2. Kontrol diri yang lemah
Remaja yang tidak bisa mempelajari dan membedakan
tingkah laku yang dapat diterima dengan yang tidak dapat diterima akan terseret
pada perilaku nakal. Begitupun bagi mereka yang telah mengetahui perbedaan dua
tingkah laku tersebut, namun tidak bisa mengembangkan kontrol diri untuk
bertingkah laku sesuai dengan pengetahuannya.
Faktor eksternal:
1. Keluarga
Perceraian orangtua, tidak adanya komunikasi antar
anggota keluarga atau perselisihan antar anggota keluarga bisa memicu perilaku
negatif pada remaja. Pendidikan yang salah di keluargapun, seperti terlalu
memanjakan anak, tidak memberikan pendidikan agama, atau penolakan terhadap
eksistensi anak, bisa menjadi penyebab terjadinya kenakalan remaja.
2. Teman sebaya yang kurang baik
3. Komunitas/lingkungan tempat tinggal yang
kurang baik
Dapat dilihat dari dua faktor yang mempengaruhi
kenakalan remaja, ketika mereka memiliki krisis identitas, kontrol diri yang
lemah, faktor keluarga, teman sebaya, dan komunitas/lingkungan tempat tinggal
mereka yang kurang baik, yang menyebabkan perilaku mereka tidak sesuai dengan
norma yang ada dilingkungannya sehingga lingkungan menolak mereka, sehingga
mereka bersatu atas penolakan lingkungan yang diberikan kepada mereka contohnya
seperti geng motor. Disinilah psikologi komunitas berperan penting untuk masuk
keranah masyaraka/komunitas yang bersangkutan. Memberikan pemahaman kepada
masyarakat mengenai kenakalan remaja dan bagaimana cara menanganinya, terutama
pemahaman kepada keluarga mengenai pola asuh anak, sehingga keluarga dapat
mengontrol perkembangan anak, dengan siapa ia bergaul, dilingkungan mana saja
yang anak kunjungi sehingga kenakalan remaja dapat diatasi lebih dini.

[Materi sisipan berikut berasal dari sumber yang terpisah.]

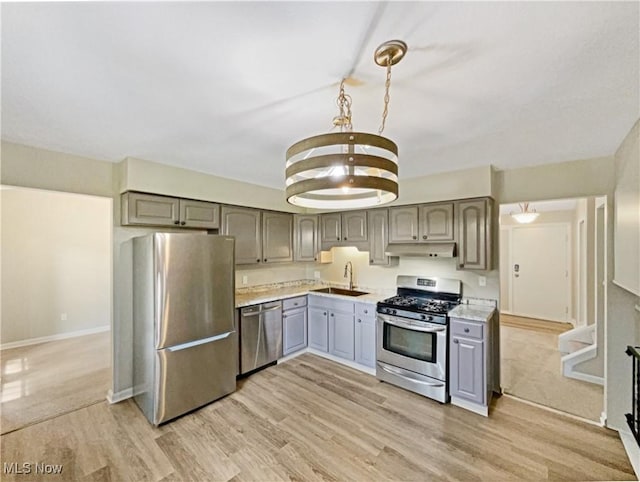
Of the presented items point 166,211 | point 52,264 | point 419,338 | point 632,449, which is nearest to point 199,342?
point 166,211

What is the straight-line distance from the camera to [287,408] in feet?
9.08

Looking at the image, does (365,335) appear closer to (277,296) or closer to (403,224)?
(277,296)

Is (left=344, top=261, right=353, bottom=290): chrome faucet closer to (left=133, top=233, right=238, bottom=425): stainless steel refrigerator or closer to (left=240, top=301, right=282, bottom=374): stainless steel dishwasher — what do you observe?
(left=240, top=301, right=282, bottom=374): stainless steel dishwasher

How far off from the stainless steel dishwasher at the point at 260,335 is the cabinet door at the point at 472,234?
2.42m

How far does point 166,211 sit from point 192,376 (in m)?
1.77

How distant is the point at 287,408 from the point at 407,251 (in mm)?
2245

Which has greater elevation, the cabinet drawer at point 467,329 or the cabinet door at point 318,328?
the cabinet drawer at point 467,329

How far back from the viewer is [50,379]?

Dalam pendekatan psikologi penanganan kenakalan
remaja memiliki banyak cara yang bervariasi namun dalam pembahasan fenomena
komunitas geng motor kita memfokuskan menggunakan 2 metode, yaitu: 1. Behavioural
methods, 2. Cognitive-behavioral (CBT) methods.
Metode Penanganan Juvenile
Delinquency
- Behavioural Methods
Penanganan kenakalan remaja geng motor dengan
menggunakan metode ini adalah dengan mencoba untuk mengubah perilaku remaja
tersebut. Behavioural methods akan lebih terlihat hasilnya ketika diiringi
dengan multimodal interventions (Henggeler dalam Herbert, 2005). Penanganannya
termasuk:
- Training
komunikasi
- Feedback
- Positive
interruption
-
Problem-solving
- Membentuk
pemikran rasional
- Happy talk
- Positive
request
- Non-blaming
communication
- Training
keahlian negosiasi
- Meningkatkan
dialog
-
Permainan-permainan dalam keluarga
Selain cara-cara
diatas terdapat beberapa training dan program rehabilitasi yang berbeda, antara
lain:
- The Reasoning and Rehabilitation
Programme, dikembangkan oleh Ross and Fabiono dalam Herbert (2005). Dalam
fenomena komunitas geng motor perlu diadakannya program rehabilitasi dan
penalaran untuk para anggota geng sesuai dengan prosedur rehabilitasi tersebut
untuk mengubah perilaku ‘ngebut-ngebutan’ dan melanggar lalu lintas menjadi
pemakai jalan raya yang beradab.
- Agression Replacement Training
(ART) (Glick & Goldstein dalam Herbert, 2005) terdiri dari tiga
pendekatan utama untuk mengubah perilaku: bentuk pembelajaran keahlian sosial,
training mengkontrol kemarahan atau emosi, dan pendidikan moral. Anggota geng
motor perlu memahami untuk berinteraksi sosial yang seharusnya. Selain itu,
mengontrol emosi atau kemarahan adalah aspek penting yang harus dilakukan
anggota geng tersebut karena biasanya gejolak emosi yang berlebihan itulah yang
menyebabkan seorang remaja menyalurkan dalam bentuk juvenile deliquency.
Pendidikan formal juga faktor penting yang harus didapatkan oleh para remaja.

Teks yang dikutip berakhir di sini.